La question du désir semble dès lors centrale, non seulement parce qu'elle est commune aux deux premiers aspects qu'on vient d'évoquer, mais également parce que, d'une part, il semble que la « forme » la plus pertinente du désir soit l'image (dans tous les sens du terme, même comme imaginaire ou « image mentale » chez Sartre), et d'autre part, parce que le travail de l'image (et du rêve) semble trouver dans la question du désir une interprétation appropriée, qui dépasse la psychanalyse pour atteindre des questions d'esthétique et de philosophie (phénoménologie principalement). Cette question du désir résonne constamment dans une des premières thèses sur l'image comme pensée : Discours, figure de Jean-François Lyotard, qui se réclame de la psychanalyse freudienne pour affirmer le parti pris du figural : c'est-à-dire l'image comme phénomène et la possibilité d'un inconscient de l'image.

Même si elle n'est pas partagée par tous les philosophes de l'art (Gilles Deleuze propose par exemple une interprétation immanente, fondée sur la matérialité propre des corps et non sur la psychanalyse), la thèse de Lyotard propose les concepts de figure, figuratif, figural qui seront repris en cinéma par Jacques Aumont. Dans À quoi pensent les films ?, ce qui intéresse Aumont dans l'analyse des films, ce sont les problèmes d'image : il démontre que l'image est présentation, transport et formation de pensée et que la fabrication des figures excède, ou traverse, les énoncés verbaux et les images. C'est, pour lui, un processus mental qui met en œuvre une « dynamique des moyens d'expression, ou des systèmes de sens, qui soit celle même de la production du sens, là où il est neuf, singulier, original. »3

De la même manière qu'il est possible pour Freud d'interpréter un rêve, il apparait dans l'analyse de film, défendue par Jacques Aumont comme discipline à part entière, un caractère herméneutique comparable : celui de considérer le film comme un symptôme, une réponse à un problème. Interpréter le film consiste donc à remonter jusqu'au problème, qui sera chez Lyotard de nature libidinale, mais qui peut également être envisagé autrement.

Abdelhamid Mahfoud
Novembre 2010
 
crayondef

Abdelhamid Mahfoud commence une recherche doctorale en section Cinéma.

 

 
 
1 La plupart de ces questions font l'objet d'enseignements dans les cursus d'études cinématographiques.

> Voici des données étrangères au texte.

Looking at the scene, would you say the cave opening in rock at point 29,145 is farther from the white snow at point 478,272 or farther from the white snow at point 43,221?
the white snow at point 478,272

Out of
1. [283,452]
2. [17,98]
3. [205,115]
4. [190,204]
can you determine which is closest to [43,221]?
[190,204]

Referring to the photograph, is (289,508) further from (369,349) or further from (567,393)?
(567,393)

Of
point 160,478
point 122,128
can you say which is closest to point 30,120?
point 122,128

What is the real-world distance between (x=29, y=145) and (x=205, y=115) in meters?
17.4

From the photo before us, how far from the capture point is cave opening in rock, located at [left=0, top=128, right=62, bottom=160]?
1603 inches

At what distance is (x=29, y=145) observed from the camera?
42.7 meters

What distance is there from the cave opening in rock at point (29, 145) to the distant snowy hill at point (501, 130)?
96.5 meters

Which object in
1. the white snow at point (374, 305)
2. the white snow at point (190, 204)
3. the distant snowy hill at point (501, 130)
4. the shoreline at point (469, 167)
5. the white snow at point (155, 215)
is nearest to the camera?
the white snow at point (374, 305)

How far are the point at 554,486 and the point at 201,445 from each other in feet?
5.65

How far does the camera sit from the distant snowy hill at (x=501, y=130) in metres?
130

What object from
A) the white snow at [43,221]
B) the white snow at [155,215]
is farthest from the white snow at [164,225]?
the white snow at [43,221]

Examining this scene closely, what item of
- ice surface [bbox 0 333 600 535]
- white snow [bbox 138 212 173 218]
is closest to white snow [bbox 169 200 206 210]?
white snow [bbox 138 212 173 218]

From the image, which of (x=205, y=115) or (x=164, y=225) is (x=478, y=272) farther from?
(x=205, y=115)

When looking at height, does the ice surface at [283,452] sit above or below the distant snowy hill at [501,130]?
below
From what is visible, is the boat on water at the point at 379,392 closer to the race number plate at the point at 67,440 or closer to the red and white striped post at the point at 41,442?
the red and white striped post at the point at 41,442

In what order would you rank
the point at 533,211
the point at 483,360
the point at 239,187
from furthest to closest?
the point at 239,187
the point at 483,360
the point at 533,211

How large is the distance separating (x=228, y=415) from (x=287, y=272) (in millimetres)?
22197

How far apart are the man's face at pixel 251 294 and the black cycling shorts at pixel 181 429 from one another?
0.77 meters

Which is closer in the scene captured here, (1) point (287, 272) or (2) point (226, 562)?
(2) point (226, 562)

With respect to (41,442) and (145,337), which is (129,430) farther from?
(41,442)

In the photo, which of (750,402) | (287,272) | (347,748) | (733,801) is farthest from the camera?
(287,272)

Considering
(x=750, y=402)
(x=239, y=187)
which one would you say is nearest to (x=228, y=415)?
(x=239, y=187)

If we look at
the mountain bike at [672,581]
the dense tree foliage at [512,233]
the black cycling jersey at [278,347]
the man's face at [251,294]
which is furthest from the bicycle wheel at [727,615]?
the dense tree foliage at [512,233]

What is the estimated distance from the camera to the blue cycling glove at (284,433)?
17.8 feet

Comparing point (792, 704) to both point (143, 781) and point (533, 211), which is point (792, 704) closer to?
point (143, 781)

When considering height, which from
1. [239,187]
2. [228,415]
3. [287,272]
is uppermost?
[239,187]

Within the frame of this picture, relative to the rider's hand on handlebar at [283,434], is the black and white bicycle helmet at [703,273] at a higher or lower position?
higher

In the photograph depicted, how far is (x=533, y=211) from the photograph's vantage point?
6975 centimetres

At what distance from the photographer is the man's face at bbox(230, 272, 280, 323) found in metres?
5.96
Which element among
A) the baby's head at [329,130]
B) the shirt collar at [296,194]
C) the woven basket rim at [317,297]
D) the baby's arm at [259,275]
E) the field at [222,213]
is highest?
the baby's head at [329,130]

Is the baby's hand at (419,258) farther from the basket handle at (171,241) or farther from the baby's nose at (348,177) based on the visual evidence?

On a tenté ici de synthétiser un certain nombre d'éléments exposés notamment à l'Université de Liège, dans les cours d'Histoire du cinéma et de Questions d'esthétique du cinéma, assurés respectivement par les professeurs Marc-Emmanuel Mélon et Philippe Dubois.
2 Michel Mourlet, La mise en scène comme langage, Henri Veyrier, Paris, 1987, p. 47-48.
3 Jacques Aumont, A quoi pensent les films ?, Paris, Séguier, 1996.